• _ENTRIES SUPPLIED_
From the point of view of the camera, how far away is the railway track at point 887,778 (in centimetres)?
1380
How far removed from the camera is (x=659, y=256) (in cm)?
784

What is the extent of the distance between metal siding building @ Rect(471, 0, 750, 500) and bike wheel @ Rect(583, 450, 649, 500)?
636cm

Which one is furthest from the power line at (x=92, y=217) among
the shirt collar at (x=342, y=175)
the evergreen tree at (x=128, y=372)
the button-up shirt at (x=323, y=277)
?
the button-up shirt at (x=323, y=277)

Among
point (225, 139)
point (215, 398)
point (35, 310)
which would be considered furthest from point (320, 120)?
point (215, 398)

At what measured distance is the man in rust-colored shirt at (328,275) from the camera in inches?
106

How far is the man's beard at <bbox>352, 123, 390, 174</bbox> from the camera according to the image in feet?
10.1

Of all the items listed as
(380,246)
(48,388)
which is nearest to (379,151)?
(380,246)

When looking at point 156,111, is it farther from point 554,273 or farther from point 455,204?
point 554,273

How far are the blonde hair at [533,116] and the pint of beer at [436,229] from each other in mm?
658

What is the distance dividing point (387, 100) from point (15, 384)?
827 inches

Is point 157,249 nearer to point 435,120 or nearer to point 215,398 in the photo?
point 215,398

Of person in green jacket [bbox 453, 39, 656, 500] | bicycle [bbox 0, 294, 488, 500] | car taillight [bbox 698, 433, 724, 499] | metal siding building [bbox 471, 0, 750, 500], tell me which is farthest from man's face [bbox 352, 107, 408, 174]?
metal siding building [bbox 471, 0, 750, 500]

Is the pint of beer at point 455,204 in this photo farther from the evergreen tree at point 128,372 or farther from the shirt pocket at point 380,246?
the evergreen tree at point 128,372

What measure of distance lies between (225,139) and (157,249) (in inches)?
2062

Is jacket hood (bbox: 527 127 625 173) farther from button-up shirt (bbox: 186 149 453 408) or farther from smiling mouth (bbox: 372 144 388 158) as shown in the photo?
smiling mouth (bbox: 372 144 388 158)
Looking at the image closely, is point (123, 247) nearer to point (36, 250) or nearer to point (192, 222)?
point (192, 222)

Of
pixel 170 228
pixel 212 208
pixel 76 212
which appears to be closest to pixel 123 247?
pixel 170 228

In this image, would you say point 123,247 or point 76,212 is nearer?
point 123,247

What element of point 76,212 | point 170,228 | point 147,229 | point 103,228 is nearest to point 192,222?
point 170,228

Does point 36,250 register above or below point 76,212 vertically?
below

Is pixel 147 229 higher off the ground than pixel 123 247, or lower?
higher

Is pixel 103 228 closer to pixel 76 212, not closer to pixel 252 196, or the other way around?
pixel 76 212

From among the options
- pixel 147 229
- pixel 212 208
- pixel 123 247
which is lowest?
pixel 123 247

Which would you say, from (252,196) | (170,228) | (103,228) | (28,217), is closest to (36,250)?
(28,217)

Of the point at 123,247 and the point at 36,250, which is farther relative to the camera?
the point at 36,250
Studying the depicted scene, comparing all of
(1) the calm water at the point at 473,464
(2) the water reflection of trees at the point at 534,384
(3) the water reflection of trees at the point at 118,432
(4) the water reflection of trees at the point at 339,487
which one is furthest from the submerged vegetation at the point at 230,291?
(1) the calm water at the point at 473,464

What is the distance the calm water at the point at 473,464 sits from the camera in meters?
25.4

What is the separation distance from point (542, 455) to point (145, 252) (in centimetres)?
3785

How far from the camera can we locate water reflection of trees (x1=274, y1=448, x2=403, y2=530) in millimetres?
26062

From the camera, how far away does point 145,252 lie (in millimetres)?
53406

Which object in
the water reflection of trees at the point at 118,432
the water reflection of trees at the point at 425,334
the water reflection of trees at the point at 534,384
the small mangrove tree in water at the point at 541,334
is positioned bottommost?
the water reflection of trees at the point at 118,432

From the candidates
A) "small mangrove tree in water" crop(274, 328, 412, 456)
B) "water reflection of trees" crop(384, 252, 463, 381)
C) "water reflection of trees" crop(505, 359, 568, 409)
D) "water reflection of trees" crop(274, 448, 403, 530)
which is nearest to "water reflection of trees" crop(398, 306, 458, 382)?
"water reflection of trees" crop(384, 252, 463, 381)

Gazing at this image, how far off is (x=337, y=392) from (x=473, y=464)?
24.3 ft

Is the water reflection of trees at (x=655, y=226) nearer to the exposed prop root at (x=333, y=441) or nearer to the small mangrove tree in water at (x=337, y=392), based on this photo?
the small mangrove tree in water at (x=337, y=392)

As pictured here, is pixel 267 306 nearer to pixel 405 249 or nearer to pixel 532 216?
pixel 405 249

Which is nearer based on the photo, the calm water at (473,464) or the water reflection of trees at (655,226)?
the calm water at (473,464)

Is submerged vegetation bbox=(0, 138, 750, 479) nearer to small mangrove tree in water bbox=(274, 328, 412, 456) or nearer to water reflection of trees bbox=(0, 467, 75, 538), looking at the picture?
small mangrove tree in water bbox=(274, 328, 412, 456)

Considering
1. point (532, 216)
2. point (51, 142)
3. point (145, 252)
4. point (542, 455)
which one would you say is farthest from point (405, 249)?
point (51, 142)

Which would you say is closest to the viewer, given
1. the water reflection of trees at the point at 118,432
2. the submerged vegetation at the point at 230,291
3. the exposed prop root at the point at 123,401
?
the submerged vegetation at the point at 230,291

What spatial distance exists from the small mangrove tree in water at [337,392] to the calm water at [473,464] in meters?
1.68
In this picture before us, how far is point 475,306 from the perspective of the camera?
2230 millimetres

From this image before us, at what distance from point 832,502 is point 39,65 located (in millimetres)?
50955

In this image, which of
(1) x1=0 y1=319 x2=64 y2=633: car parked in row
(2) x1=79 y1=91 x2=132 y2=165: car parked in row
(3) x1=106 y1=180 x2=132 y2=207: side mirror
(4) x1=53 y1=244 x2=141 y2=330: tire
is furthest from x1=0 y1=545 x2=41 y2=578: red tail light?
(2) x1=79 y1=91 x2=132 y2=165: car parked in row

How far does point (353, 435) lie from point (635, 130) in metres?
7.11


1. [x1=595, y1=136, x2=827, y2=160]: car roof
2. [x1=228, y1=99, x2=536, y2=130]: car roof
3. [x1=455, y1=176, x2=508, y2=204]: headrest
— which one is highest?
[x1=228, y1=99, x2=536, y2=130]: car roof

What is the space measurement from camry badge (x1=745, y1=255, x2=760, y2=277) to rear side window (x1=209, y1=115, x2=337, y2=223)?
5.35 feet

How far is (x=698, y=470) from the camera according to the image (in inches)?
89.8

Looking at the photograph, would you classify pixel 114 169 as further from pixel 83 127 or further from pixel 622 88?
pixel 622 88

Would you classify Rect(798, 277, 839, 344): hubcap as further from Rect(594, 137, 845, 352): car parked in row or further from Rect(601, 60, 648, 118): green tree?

• _WORK TO DO_
Extract the listing in its entirety, matching it exactly.

• _RESULT OF THE TASK_
From the point of view of the camera, how far away is the railway track at point 887,778 (in centimetres)?
1380
How far removed from the camera is (x=659, y=256) (in cm)?
784

What is the extent of the distance between metal siding building @ Rect(471, 0, 750, 500) and bike wheel @ Rect(583, 450, 649, 500)?
636cm

Which one is furthest from the power line at (x=92, y=217) among
the shirt collar at (x=342, y=175)
the evergreen tree at (x=128, y=372)
the button-up shirt at (x=323, y=277)
?
the button-up shirt at (x=323, y=277)

Among
point (225, 139)
point (215, 398)
point (35, 310)
which would be considered furthest from point (320, 120)?
point (215, 398)

At what measured distance is the man in rust-colored shirt at (328,275) from the camera in inches?
106

How far is the man's beard at <bbox>352, 123, 390, 174</bbox> from the camera according to the image in feet?
10.1

Of all the items listed as
(380,246)
(48,388)
which is nearest to (379,151)?
(380,246)

When looking at point 156,111, is it farther from point 554,273 or farther from point 455,204?
point 554,273

How far are the blonde hair at [533,116] and the pint of beer at [436,229] from each other in mm?
658

What is the distance dividing point (387, 100) from point (15, 384)?
827 inches

Is point 157,249 nearer to point 435,120 or nearer to point 215,398 in the photo?
point 215,398

Of person in green jacket [bbox 453, 39, 656, 500] | bicycle [bbox 0, 294, 488, 500] | car taillight [bbox 698, 433, 724, 499] | metal siding building [bbox 471, 0, 750, 500], tell me which is farthest from man's face [bbox 352, 107, 408, 174]?
metal siding building [bbox 471, 0, 750, 500]

Is the pint of beer at point 455,204 in this photo farther from the evergreen tree at point 128,372 or farther from the shirt pocket at point 380,246?
the evergreen tree at point 128,372

What measure of distance lies between (225,139) and (157,249) (in inches)?
2062

Is jacket hood (bbox: 527 127 625 173) farther from button-up shirt (bbox: 186 149 453 408) or farther from smiling mouth (bbox: 372 144 388 158) as shown in the photo?
smiling mouth (bbox: 372 144 388 158)
Looking at the image closely, is point (123, 247) nearer to point (36, 250) or nearer to point (192, 222)?
point (192, 222)

Of
pixel 170 228
pixel 212 208
pixel 76 212
which appears to be closest to pixel 123 247?
pixel 170 228

In this image, would you say point 123,247 or point 76,212 is nearer?
point 123,247

What element of point 76,212 | point 170,228 | point 147,229 | point 103,228 is nearest to point 192,222?
point 170,228

Does point 36,250 register above or below point 76,212 vertically?
below

Is pixel 147 229 higher off the ground than pixel 123 247, or lower?
higher

Is pixel 103 228 closer to pixel 76 212, not closer to pixel 252 196, or the other way around?
pixel 76 212

From among the options
- pixel 147 229
- pixel 212 208
- pixel 123 247
which is lowest?
pixel 123 247

Which would you say, from (252,196) | (170,228) | (103,228) | (28,217), is closest to (36,250)?
(28,217)

Of the point at 123,247 and the point at 36,250, which is farther relative to the camera?
the point at 36,250
Studying the depicted scene, comparing all of
(1) the calm water at the point at 473,464
(2) the water reflection of trees at the point at 534,384
(3) the water reflection of trees at the point at 118,432
(4) the water reflection of trees at the point at 339,487
which one is furthest from the submerged vegetation at the point at 230,291?
(1) the calm water at the point at 473,464

What is the distance the calm water at the point at 473,464 sits from the camera in meters?
25.4

What is the separation distance from point (542, 455) to point (145, 252) (in centimetres)?
3785

How far from the camera can we locate water reflection of trees (x1=274, y1=448, x2=403, y2=530) in millimetres?
26062

From the camera, how far away does point 145,252 lie (in millimetres)?
53406

Which object in
the water reflection of trees at the point at 118,432
the water reflection of trees at the point at 425,334
the water reflection of trees at the point at 534,384
the small mangrove tree in water at the point at 541,334
is positioned bottommost?
the water reflection of trees at the point at 118,432

From the candidates
A) "small mangrove tree in water" crop(274, 328, 412, 456)
B) "water reflection of trees" crop(384, 252, 463, 381)
C) "water reflection of trees" crop(505, 359, 568, 409)
D) "water reflection of trees" crop(274, 448, 403, 530)
which is nearest to "water reflection of trees" crop(398, 306, 458, 382)?
"water reflection of trees" crop(384, 252, 463, 381)

Gazing at this image, how far off is (x=337, y=392) from (x=473, y=464)?
24.3 ft

Is the water reflection of trees at (x=655, y=226) nearer to the exposed prop root at (x=333, y=441) or nearer to the small mangrove tree in water at (x=337, y=392), based on this photo?
the small mangrove tree in water at (x=337, y=392)

As pictured here, is pixel 267 306 nearer to pixel 405 249 or nearer to pixel 532 216?
pixel 405 249

Which is nearer based on the photo, the calm water at (473,464) or the water reflection of trees at (655,226)?
the calm water at (473,464)

Is submerged vegetation bbox=(0, 138, 750, 479) nearer to small mangrove tree in water bbox=(274, 328, 412, 456) or nearer to water reflection of trees bbox=(0, 467, 75, 538), looking at the picture?
small mangrove tree in water bbox=(274, 328, 412, 456)

Considering
1. point (532, 216)
2. point (51, 142)
3. point (145, 252)
4. point (542, 455)
which one would you say is farthest from point (405, 249)?
point (51, 142)

Which would you say is closest to the viewer, given
1. the water reflection of trees at the point at 118,432
2. the submerged vegetation at the point at 230,291
3. the exposed prop root at the point at 123,401
?
the submerged vegetation at the point at 230,291

What spatial distance exists from the small mangrove tree in water at [337,392] to the calm water at [473,464] in meters?
1.68
In this picture before us, how far is point 475,306 from the perspective of the camera?
2230 millimetres

From this image before us, at what distance from point 832,502 is point 39,65 located (in millimetres)?
50955

In this image, which of
(1) x1=0 y1=319 x2=64 y2=633: car parked in row
(2) x1=79 y1=91 x2=132 y2=165: car parked in row
(3) x1=106 y1=180 x2=132 y2=207: side mirror
(4) x1=53 y1=244 x2=141 y2=330: tire
is furthest from x1=0 y1=545 x2=41 y2=578: red tail light?
(2) x1=79 y1=91 x2=132 y2=165: car parked in row

How far does point (353, 435) lie from point (635, 130) in metres?
7.11


1. [x1=595, y1=136, x2=827, y2=160]: car roof
2. [x1=228, y1=99, x2=536, y2=130]: car roof
3. [x1=455, y1=176, x2=508, y2=204]: headrest
— which one is highest?
[x1=228, y1=99, x2=536, y2=130]: car roof

What is the space measurement from camry badge (x1=745, y1=255, x2=760, y2=277) to rear side window (x1=209, y1=115, x2=337, y2=223)?
5.35 feet

How far is (x=698, y=470) from the camera according to the image (in inches)?
89.8

Looking at the photograph, would you classify pixel 114 169 as further from pixel 83 127 or further from pixel 622 88?
pixel 622 88

Would you classify Rect(798, 277, 839, 344): hubcap as further from Rect(594, 137, 845, 352): car parked in row or further from Rect(601, 60, 648, 118): green tree?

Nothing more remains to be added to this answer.